*BLOCO DE TEXTO*.
= = = = = = =

Esta foi a semente do álbum Bitches Brew que está completando meio século (foi lançado nos EUA em 30 de março de 1970). Com uma espécie de teste com o disco de 1969, In A Silent Way. Como aconteceu em décadas anteriores, Miles Davis voltava a ser tendência. Criou uma nova sonoridade, empregando 14 músicos (incluindo Airto Moreira, em uma faixa). Com a nova música, a nova banda, ele conseguiu a antipatia de quase todos os críticos de jazz que, até então o endeusavam, e atraiu a atenção da leva de críticos surgida com as proliferação de revistas dedicada ao rock e à contracultura. Ele deixou de tocar em para poucos em clubes pequenos de jazz, para participar de festivais de rock pra milhares de pessoas.

Miles Davis tinha o dom de escolher para tocar com ele. Quase todos se tornaram estrelas de brilho próprio depois que saíram de sua banda. O baixista inglês Dave Holland tinha 21, quando Miles Davis o viu tocando no Ronnie’s Scott, em Londres. Ron Carter, baixista que tocou alguns anos com ele, estava deixando o grupo. Ele procurava um substituto, o encontrou em Holland. O convite foi feito ali mesmo no clube. O inglês demorou a acreditar, mas dias depois estava em Nova Iorque.

Wayne Shorter, Chick Corea, Joe Zawinul, John McLaughlin and Dave Holland, Jack DeJohnette. Larry Young, Harvey Brooks, Lenny White, Jim Riley, também conhecido por Jumma Santos, Bennie Maupin, e Airto Moreira (numa única faixa), os músicos que participaram de Bitches Brew. cujas ousadias já começavam pelo título. Bitches (“putas”, pode ter também um significado positivo, no caso “putas músicos”, grosso modo, “Putas músicas trabalhando”. Brew como verbo tem vários sentidos, um deles fabricar cerveja. Foi a primeira vez que “bitch” apareceu na capa de um de disco, nos EUA.

= = = = = = =

*DADOS FORNECIDOS*.
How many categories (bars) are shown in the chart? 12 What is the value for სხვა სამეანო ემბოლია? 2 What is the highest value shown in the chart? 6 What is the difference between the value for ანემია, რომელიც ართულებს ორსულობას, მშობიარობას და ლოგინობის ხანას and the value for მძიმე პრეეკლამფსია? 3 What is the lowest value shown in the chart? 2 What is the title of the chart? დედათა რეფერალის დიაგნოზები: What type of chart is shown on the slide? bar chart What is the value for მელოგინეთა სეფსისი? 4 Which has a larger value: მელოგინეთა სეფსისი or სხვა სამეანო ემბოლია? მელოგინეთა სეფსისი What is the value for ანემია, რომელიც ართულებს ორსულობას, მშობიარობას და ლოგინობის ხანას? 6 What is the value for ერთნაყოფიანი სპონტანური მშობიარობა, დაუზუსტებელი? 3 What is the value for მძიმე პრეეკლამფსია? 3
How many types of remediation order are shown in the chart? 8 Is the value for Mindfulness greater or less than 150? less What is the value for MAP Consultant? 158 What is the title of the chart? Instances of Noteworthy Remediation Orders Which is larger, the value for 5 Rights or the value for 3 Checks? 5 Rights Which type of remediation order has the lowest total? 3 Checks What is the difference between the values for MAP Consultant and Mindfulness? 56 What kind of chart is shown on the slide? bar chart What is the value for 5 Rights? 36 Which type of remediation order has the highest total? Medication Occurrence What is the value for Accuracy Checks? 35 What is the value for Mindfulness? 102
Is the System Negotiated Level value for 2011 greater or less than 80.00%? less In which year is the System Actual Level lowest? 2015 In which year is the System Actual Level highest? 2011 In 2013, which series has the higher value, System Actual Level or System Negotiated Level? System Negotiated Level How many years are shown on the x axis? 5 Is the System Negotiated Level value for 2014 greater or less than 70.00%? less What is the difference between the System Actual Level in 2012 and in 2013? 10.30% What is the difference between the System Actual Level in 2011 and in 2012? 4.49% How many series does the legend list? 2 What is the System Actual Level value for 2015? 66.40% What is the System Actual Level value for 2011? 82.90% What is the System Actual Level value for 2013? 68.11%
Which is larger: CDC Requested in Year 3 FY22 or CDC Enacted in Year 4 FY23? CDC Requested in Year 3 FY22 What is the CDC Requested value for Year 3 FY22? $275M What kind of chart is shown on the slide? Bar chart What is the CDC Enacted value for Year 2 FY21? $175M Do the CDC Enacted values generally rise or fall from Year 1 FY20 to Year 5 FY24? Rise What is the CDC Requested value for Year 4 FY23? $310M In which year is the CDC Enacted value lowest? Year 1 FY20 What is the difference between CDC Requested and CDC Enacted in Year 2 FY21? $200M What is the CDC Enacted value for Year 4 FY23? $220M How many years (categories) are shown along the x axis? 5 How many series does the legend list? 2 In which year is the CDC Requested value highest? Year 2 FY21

= = = = = = =

*COMPLETE O SEGUINTE*.
1. Reproduza o trecho do texto sobre Bitches Brew que começa em "Miles Davis tinha" e termina em "em Nova Iorque.".
2. Responda, com base no texto sobre Bitches Brew:
(a) Em que data o álbum Bitches Brew foi lançado nos EUA?
(b) Em que clube Miles Davis viu Dave Holland tocando?
(c) O que a palavra "bitch" fez pela primeira vez nos EUA com esse álbum?
Os dados não são usados para nada nesta parte.

*RESPOSTAS ESPERADAS*.
1.
Miles Davis tinha o dom de escolher para tocar com ele. Quase todos se tornaram estrelas de brilho próprio depois que saíram de sua banda. O baixista inglês Dave Holland tinha 21, quando Miles Davis o viu tocando no Ronnie’s Scott, em Londres. Ron Carter, baixista que tocou alguns anos com ele, estava deixando o grupo. Ele procurava um substituto, o encontrou em Holland. O convite foi feito ali mesmo no clube. O inglês demorou a acreditar, mas dias depois estava em Nova Iorque.

2.
(a) Em 30 de março de 1970.
(b) No Ronnie's Scott, em Londres.
(c) Apareceu na capa de um disco.